-------- Information given

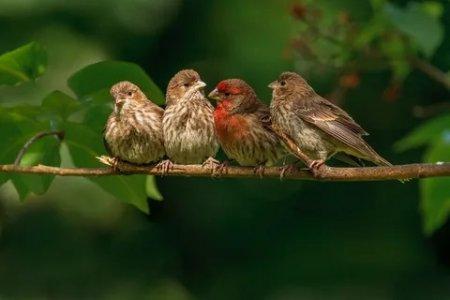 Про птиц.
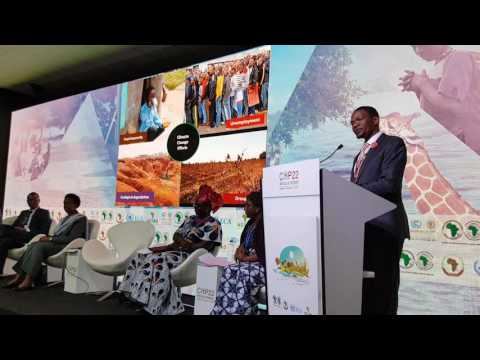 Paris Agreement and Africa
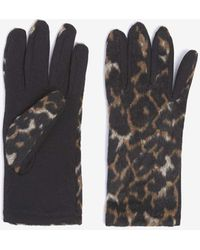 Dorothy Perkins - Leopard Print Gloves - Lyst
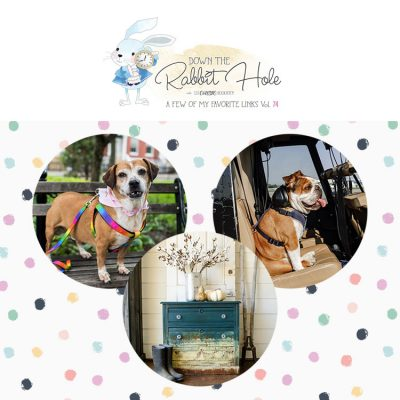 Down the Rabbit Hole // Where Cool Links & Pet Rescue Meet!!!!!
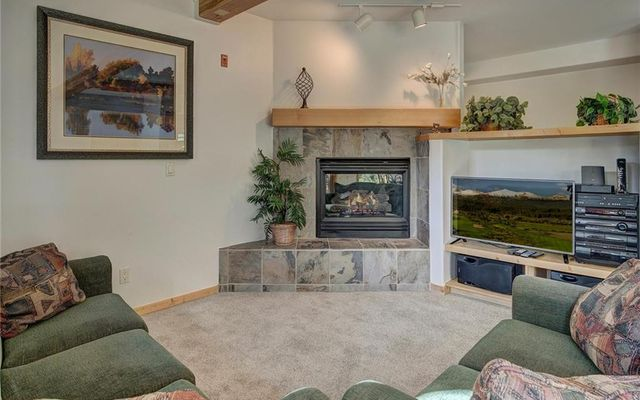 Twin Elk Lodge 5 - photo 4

----------------

Will you set down the records word for word while leaving out every picture?

 Про птиц.
 Paris Agreement and Africa
 Dorothy Perkins - Leopard Print Gloves - Lyst
 Down the Rabbit Hole // Where Cool Links & Pet Rescue Meet!!!!!
 Twin Elk Lodge 5 - photo 4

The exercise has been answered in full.